David at the Movies: the Show must Come Off
THE LAST SHOWGIRL
Francis Ford Coppola brought us, among other things, the Godfather trilogy, one of cinema’s greatest achievement. Now his granddaughter Gia Coppola, hits the limelight with this near-documentary-style drama about Shelley, an ageing Las Vegas showgirl, played by Pamela Anderson in a raw and searing performance. The revue she is in, styled on Paris’s Moulin Rouge –all ‘tits and ass’ as it was memorably described in A Chorus Line – is pretty tame by today’s standards and earmarked for closure.
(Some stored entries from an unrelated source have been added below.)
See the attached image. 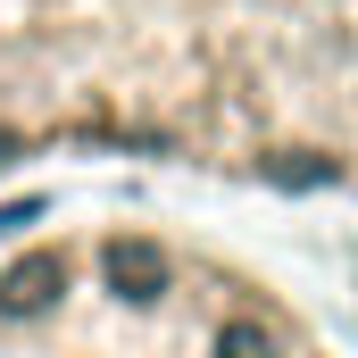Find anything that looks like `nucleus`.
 <instances>
[{
	"instance_id": "obj_1",
	"label": "nucleus",
	"mask_w": 358,
	"mask_h": 358,
	"mask_svg": "<svg viewBox=\"0 0 358 358\" xmlns=\"http://www.w3.org/2000/svg\"><path fill=\"white\" fill-rule=\"evenodd\" d=\"M134 300L100 250L25 242L0 259V358H142L125 350Z\"/></svg>"
},
{
	"instance_id": "obj_2",
	"label": "nucleus",
	"mask_w": 358,
	"mask_h": 358,
	"mask_svg": "<svg viewBox=\"0 0 358 358\" xmlns=\"http://www.w3.org/2000/svg\"><path fill=\"white\" fill-rule=\"evenodd\" d=\"M208 358H283V350H275V334L259 317H225V325L208 334Z\"/></svg>"
},
{
	"instance_id": "obj_3",
	"label": "nucleus",
	"mask_w": 358,
	"mask_h": 358,
	"mask_svg": "<svg viewBox=\"0 0 358 358\" xmlns=\"http://www.w3.org/2000/svg\"><path fill=\"white\" fill-rule=\"evenodd\" d=\"M267 176H275V183H292V192H308V183H325V176H334V167H325V159H308V150H283Z\"/></svg>"
}]
</instances>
Shelley tries and fails to reconnect with her semi-estranged daughter (Billie Lourd) and her stage-manager ex-boyfriend (Dave Bautista) At 57, with no other skills, she faces a future of waiting tables and serving cocktails. Jamie Lee Curtis has a star cameo as exactly that, an ex-showgirl cocktail waitress. Curtis steals the movie with a show-stopping solo dance number that reminded me of Gwen Verdon’s heart-rending routines in the original stage version of Sweet Charity.
Despite great acting and moody cinema-tography, The Last Showgirl feels a little flat. The story is too slight and Anderson is the only character given enough development. And there’s too long a wait to see Anderson’s show routine, which is pitch perfect, with a few sad echoes of a tired old drag queen.